WHAT TO DO:
1. Rewrite the article on special educational needs support from "Services for children" through "social care ombudsman.", putting "under severe strain" in place of "in crisis".
2. List every figure written as a percentage in the article on special educational needs support.

GIVEN PASSAGE:

Support for children with special educational needs 'in crisis'

Ombudsman finds families face delays of up to 90 weeks and complaints are at record levels

Services for children with special educational needs and disabilities (Send) are in crisis, with families experiencing delays of up to 90 weeks and complaints at record levels, according to the local government and social care ombudsman.

Ombudsman Michael King said the number of complaints from frustrated parents had gone up by 45% over a two-year period to 2019. Most concerning, he said, was that nine out of 10 complaints (87%) were upheld in the families’ favour, with councils criticised for failing to meet their statutory duties to support children with Send.

King’s report focuses on the experiences of families who have made complaints to the ombudsman about securing an education, health, and care plan (EHCP) for their child and the delivery of services promised in it. An EHCP is a legal document which outlines a child’s special needs and provision required.

He warns that councils – struggling after years of austerity cuts – are putting up barriers to services in an effort to ration resources. As a result, children with special needs are missing out on their education and parents are left to pick up the pieces.

“We are now upholding almost nine in 10 investigations we carry out about EHCPs. This is exceptional and unprecedented in our work,” said King. “Two years ago when the new system of support for children and young people with Send was still bedding in after sweeping changes under the Children and Families Act 2014, the ombudsman upheld around 80% of investigations.

“That we are investigating and upholding significantly more complaints two years later suggests a system in crisis.”

He continued: “I am now particularly concerned some authorities may be putting in place extra barriers to ration scarce resources, rather than basing support on children’s needs.

“While I can empathise with the difficulties authorities face, there can never be an excuse for failing to meet the statutory rights of children.”

Extracted page text data
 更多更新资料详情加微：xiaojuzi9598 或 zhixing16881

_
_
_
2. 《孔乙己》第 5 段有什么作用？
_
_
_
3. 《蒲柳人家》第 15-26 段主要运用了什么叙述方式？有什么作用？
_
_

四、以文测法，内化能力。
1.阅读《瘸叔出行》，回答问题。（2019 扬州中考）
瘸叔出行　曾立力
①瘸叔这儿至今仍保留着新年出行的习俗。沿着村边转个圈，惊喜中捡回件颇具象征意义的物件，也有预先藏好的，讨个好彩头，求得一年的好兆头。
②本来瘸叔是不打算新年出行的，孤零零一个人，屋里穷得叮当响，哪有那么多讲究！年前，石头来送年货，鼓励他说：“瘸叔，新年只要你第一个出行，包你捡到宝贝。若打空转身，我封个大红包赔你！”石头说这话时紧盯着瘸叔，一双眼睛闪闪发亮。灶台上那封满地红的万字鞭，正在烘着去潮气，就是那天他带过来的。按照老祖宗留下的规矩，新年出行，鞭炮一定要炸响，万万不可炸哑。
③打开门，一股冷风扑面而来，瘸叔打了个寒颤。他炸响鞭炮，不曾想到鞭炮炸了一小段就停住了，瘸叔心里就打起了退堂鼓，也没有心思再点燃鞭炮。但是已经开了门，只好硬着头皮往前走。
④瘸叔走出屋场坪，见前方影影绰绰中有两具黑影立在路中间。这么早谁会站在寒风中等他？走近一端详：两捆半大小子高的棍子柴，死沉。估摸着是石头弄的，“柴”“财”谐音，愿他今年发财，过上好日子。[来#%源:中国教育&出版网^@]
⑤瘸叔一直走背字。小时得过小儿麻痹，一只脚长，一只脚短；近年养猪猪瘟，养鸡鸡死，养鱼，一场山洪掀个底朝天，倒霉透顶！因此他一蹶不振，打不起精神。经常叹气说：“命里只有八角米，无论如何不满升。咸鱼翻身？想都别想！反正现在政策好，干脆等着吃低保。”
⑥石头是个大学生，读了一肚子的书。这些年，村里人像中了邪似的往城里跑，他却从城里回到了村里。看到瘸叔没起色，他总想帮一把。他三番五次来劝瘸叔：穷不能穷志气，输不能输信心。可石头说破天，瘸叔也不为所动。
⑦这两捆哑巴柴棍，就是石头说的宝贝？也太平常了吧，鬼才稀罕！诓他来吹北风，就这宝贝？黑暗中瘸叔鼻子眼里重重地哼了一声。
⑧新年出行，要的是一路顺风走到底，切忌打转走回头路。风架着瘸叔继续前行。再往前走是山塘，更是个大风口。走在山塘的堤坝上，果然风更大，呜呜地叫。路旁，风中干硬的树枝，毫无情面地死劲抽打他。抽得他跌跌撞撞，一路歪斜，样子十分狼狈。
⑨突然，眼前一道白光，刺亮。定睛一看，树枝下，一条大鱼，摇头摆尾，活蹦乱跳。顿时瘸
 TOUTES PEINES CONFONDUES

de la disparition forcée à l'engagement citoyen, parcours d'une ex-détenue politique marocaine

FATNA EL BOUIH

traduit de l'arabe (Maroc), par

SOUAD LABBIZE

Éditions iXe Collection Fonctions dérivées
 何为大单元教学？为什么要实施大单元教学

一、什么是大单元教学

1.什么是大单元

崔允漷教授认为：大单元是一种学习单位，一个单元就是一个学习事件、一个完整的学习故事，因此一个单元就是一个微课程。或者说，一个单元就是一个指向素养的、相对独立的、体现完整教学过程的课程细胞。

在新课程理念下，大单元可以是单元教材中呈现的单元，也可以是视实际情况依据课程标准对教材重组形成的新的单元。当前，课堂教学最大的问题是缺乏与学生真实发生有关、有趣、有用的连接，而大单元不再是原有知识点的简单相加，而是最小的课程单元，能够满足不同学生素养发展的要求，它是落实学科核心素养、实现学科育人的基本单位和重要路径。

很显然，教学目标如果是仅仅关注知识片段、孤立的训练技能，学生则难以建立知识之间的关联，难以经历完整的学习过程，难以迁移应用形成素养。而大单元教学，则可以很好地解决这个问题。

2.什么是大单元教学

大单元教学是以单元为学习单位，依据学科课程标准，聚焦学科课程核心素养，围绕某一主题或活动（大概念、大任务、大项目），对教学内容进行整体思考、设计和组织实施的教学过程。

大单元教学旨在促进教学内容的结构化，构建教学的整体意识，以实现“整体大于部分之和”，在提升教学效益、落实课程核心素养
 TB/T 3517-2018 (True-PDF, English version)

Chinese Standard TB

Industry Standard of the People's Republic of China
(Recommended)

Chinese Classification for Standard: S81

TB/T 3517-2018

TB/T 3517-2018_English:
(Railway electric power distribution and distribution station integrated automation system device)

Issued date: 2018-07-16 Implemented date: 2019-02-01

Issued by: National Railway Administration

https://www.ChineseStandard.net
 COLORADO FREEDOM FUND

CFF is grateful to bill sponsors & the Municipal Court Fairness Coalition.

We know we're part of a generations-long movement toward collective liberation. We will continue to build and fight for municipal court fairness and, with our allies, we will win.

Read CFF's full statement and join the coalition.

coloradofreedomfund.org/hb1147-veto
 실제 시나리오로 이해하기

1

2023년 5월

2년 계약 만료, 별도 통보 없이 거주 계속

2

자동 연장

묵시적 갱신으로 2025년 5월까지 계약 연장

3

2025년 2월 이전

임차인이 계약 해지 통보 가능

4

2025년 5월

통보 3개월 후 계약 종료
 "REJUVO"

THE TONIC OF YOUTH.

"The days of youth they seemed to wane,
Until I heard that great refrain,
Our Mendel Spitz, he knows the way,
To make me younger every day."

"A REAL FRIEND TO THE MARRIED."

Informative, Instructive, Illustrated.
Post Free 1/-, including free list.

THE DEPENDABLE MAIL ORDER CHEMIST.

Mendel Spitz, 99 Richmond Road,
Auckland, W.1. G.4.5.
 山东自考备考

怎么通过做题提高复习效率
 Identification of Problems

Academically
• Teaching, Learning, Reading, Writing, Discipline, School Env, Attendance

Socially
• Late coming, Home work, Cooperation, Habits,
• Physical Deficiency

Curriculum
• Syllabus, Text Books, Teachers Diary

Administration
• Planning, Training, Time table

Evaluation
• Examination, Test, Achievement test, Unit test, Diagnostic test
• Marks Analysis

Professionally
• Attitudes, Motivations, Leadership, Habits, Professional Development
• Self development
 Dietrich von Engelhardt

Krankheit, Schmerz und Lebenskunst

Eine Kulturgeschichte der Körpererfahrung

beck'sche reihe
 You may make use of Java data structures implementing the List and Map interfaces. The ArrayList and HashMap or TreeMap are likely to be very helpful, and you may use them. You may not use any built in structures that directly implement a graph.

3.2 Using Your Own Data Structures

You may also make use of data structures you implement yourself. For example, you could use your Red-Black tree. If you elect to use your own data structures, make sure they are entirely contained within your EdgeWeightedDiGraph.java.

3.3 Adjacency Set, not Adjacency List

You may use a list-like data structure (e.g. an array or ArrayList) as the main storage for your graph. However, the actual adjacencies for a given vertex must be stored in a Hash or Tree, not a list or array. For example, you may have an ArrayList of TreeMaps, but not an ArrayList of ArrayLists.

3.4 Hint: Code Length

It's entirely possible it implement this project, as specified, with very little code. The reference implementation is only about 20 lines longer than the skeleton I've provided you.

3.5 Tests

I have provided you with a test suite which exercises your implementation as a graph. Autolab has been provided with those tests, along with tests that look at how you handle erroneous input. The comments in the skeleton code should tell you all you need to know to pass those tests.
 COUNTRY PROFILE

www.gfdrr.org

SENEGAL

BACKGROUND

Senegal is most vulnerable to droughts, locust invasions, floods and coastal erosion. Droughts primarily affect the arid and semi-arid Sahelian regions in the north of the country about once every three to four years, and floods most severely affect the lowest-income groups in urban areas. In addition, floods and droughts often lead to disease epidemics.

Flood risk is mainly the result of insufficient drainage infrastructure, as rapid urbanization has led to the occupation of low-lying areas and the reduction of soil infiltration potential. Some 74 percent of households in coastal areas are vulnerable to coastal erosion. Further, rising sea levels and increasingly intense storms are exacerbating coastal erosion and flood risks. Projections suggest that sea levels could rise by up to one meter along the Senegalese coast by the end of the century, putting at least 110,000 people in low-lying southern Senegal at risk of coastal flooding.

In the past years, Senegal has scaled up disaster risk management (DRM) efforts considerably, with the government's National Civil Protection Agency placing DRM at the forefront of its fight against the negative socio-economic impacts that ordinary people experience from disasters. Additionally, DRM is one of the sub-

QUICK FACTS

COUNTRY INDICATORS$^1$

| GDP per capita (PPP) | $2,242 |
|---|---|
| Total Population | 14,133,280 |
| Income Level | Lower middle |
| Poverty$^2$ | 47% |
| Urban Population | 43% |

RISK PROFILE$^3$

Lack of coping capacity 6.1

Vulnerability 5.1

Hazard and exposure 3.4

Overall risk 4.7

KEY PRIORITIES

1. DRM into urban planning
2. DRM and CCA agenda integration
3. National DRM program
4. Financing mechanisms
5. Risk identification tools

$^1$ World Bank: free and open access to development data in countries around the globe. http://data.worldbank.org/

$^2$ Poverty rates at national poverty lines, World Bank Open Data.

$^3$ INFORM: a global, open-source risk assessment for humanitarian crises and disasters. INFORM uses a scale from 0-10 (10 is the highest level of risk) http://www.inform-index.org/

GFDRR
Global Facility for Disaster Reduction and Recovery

RESPONSES TO THE EXERCISE:
1.
Services for children with special educational needs and disabilities (Send) are under severe strain, with families experiencing delays of up to 90 weeks and complaints at record levels, according to the local government and social care ombudsman.

2. 45%, 87%, 80%